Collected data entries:
== Segment start ==

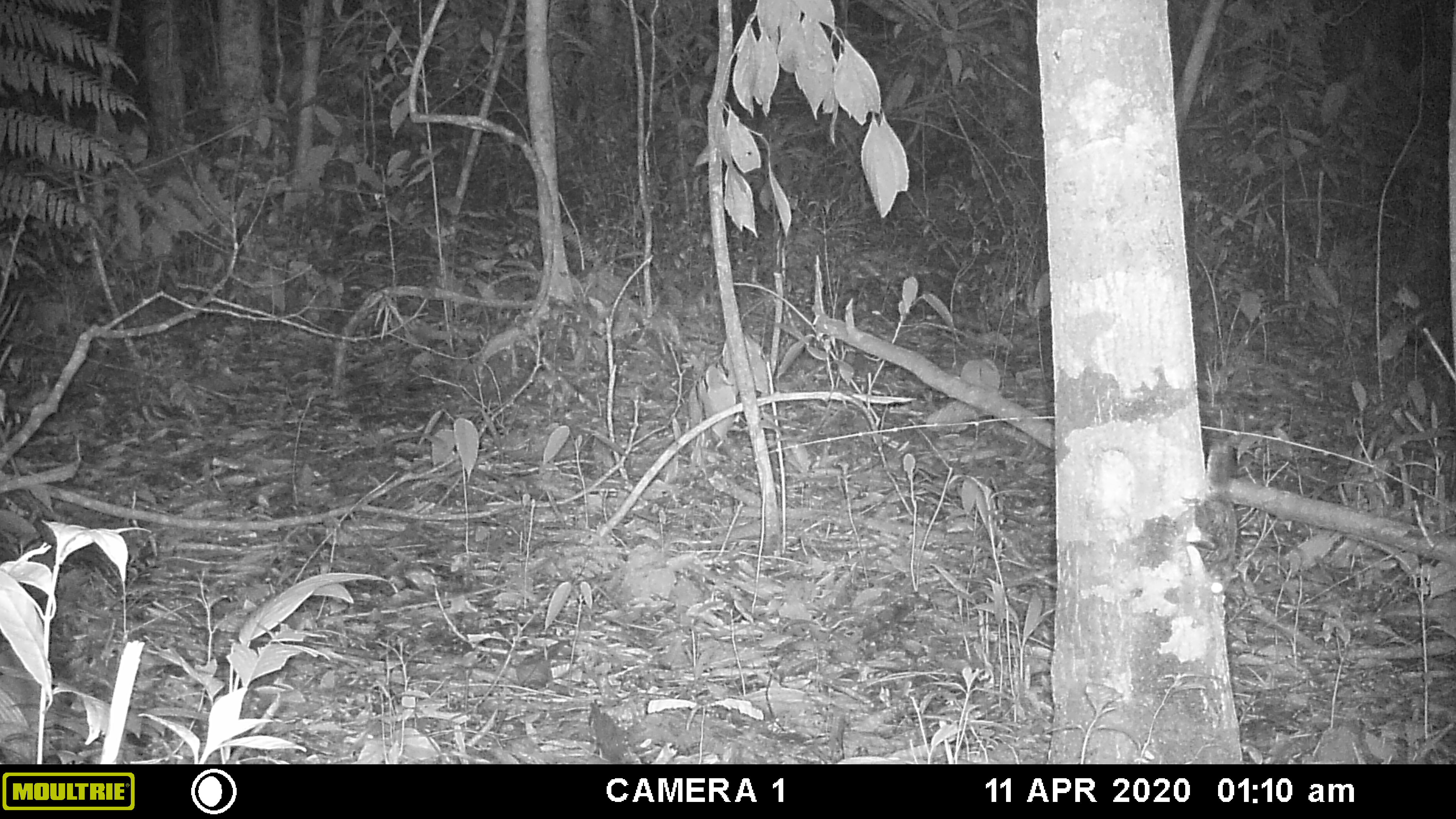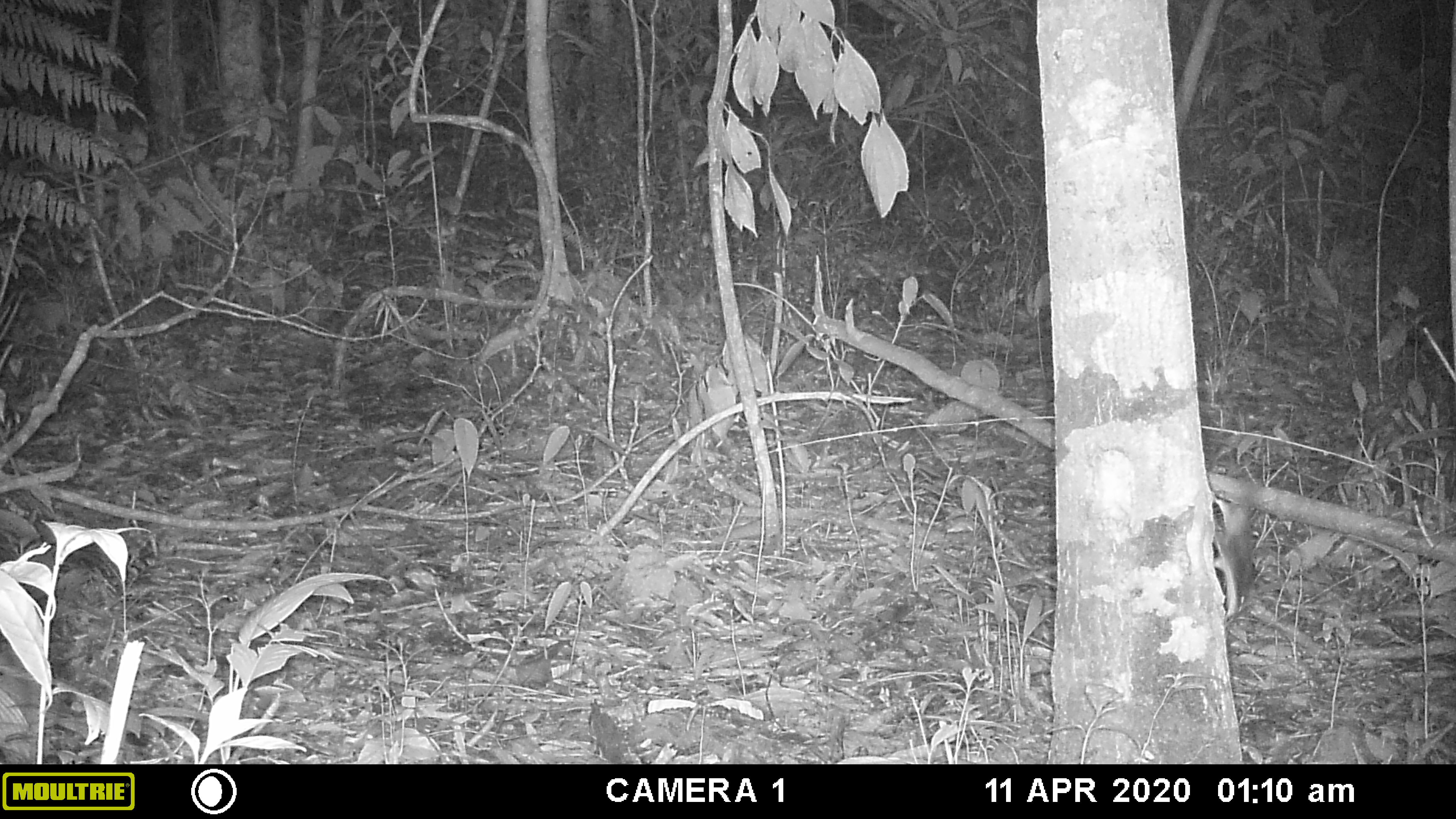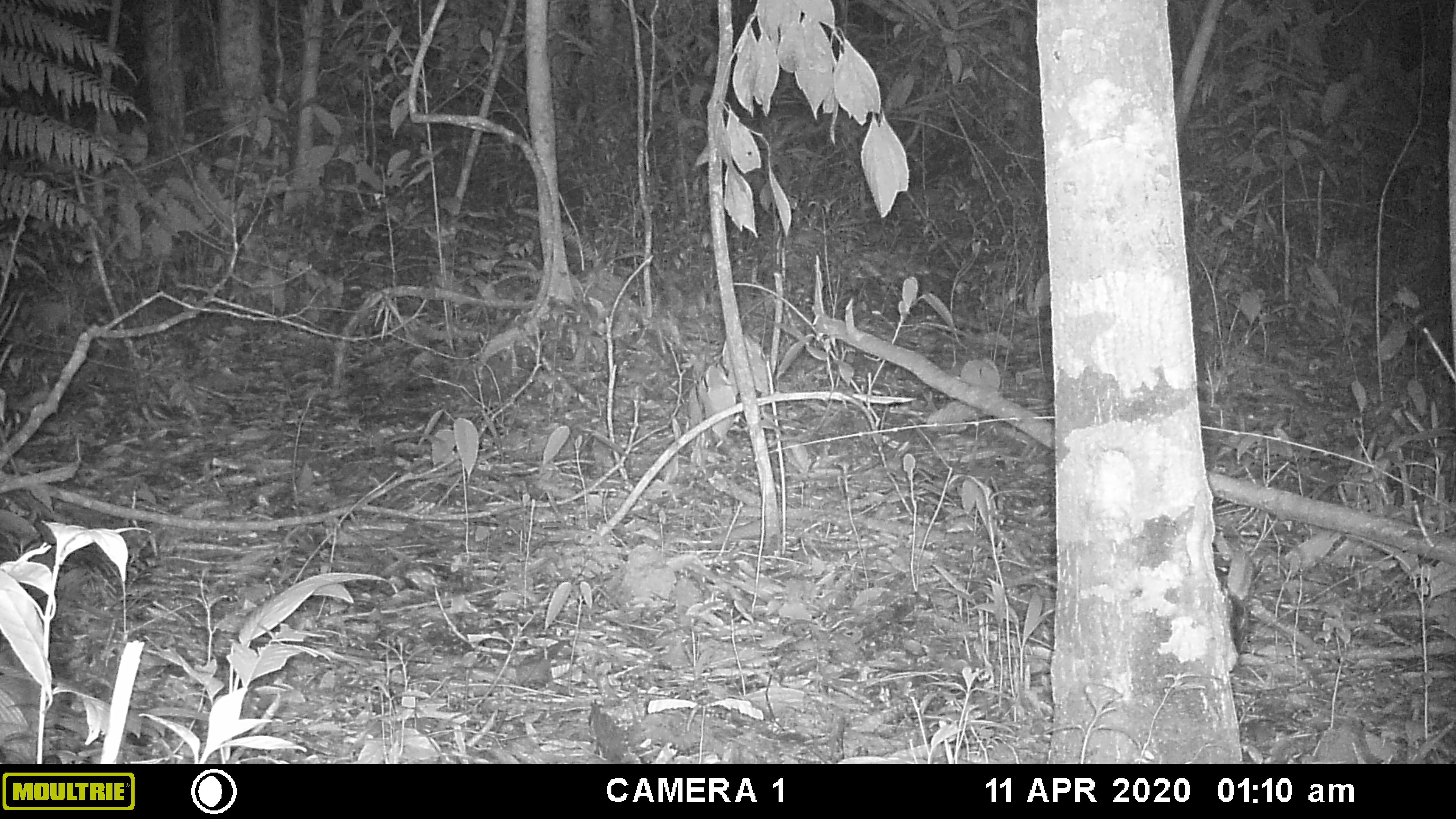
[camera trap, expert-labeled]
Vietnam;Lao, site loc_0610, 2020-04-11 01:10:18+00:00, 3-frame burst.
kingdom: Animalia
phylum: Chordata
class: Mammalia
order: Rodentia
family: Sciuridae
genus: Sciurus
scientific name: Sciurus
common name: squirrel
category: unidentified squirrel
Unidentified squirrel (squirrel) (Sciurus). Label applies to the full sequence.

== Segment end ==

Output the line containing "class: Mammalia" together with all later lines of the entries, exactly as written, through the final line.

ANSWER SECTION
class: Mammalia
order: Rodentia
family: Sciuridae
genus: Sciurus
scientific name: Sciurus
common name: squirrel
category: unidentified squirrel
Unidentified squirrel (squirrel) (Sciurus). Label applies to the full sequence.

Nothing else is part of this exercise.